True love doesn’t mean having to be together. This is the lesson I took away from Aparna Sen’s The Japanese Wife. The powerhouse and somewhat eccentric filmmaker took a stab at this bestselling novel by Kunal Basu, turning into a film which may have not been publicized enough but definitely worked its way through word of mouth, becoming a must see film. And if you needed more reason to watch The Japanese Wife, then here it is: Rahul Bose. Yes, Sen has recasted her favorite Bose, who is seen in virtually all her films simply because there are very few versatile actors left who can be as thorough and as apt as him. Read on to see if this one floats your boat.
The Japanese Wife opens in a village in the early nineties. Snehamoy (Rahul Bose) find solace in his lonely teaching life through his Japanese pen pal Miyage (Chigusa Takaku). When their friendship reaches a turning point, the friends decide to solemnize their friendship and marry over letters. However, even though they desperately want to be together, they constantly find themselves dealing with an obstacle; money or family obligations. This doesn’t stop the couple from preventing themselves from loving each other eternally and fully. Snehamoy and his Aunt (Mausami Chatterjee) are joined by her god-daughter Sandhya (Raima Sen) and her son, Paltu. Through Paltu, Snehamoy finds bliss in being a father and even in household chores. Time passes and even though emails, SMSes arrive on the scene, the small town finds itself living in a time capsule. Miyage falls terminally ill and is diagnosed with Cancer. This destroys Snehamoy who finds himself taken to the bed upon hearing this news. He is cared for my Sandhya before he dies.
As a director, Sen surprises with The Japanese Wife. For starters, you believe that such a couple could exist but definitely not in the new decade. This said, The Japanese Wife makes you think about love and soul mates in a new, perhaps old fashioned light. It is only in true love that one is able to stay away from their love and yet feel so complete. Sen manages to portray this very sentiment with The Japanese Wife. Is it applicable to the new millennium? Perhaps not. In a day and age where love is associated with sex, The Japanese Wife seems a bit outdated. However, it is so simple and honest, that you can’t help but gush at the film. It takes you back in time into an era where writing a letter and receiving one was such a joy. While you may not be able to relate to the film on many levels, you will shed many a tears while watching the film.

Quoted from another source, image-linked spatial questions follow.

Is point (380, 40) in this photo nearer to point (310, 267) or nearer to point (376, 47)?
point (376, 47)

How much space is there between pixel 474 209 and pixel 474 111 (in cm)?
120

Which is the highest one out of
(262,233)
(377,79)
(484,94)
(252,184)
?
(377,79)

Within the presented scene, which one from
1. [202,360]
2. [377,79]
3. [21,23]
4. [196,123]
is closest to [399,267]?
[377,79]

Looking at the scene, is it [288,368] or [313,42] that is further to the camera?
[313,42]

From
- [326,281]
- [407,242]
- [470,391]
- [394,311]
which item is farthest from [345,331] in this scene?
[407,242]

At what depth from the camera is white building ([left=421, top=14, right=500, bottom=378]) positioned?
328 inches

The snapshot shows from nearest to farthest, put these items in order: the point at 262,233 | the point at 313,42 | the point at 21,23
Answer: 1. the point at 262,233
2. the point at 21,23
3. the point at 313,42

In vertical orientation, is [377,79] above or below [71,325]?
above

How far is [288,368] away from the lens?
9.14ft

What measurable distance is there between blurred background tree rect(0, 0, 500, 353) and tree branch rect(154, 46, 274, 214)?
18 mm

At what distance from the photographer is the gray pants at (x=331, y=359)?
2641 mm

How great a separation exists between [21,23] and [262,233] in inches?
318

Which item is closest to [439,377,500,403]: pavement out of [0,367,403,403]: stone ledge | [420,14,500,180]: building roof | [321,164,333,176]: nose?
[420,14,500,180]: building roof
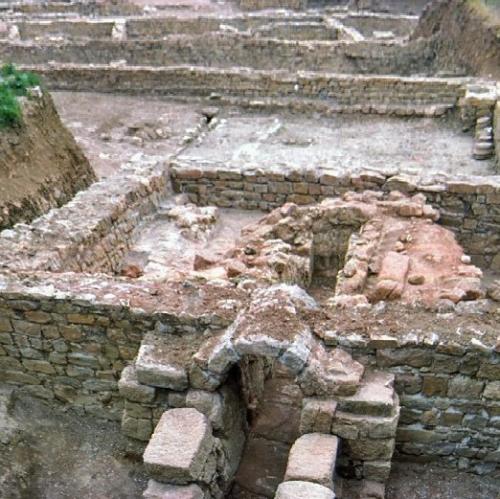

Rahul Bose pulls out an award winning performance. His characterization, accent and complete posture changes with The Japanese Wife. Bose delivers what is easily the performance of a lifetime. Fantastic! Chigusa Takaku is incredible. Watch her in the climax; she makes you stop in your track. Raima Sen is simply okay. But it is Mausami Chatterjee who surprises. She is back with The Japanese Wife.
The Japanese Wife is not meant for the masses. In fact, I can almost imagine the stallwalas rejecting the film calling it slow and boring. That isn’t the case at all. The Japanese Wife is for the more educated, art loving cinema goers. If you consider yourself one, The Japanese Wife is your knight in shining armor.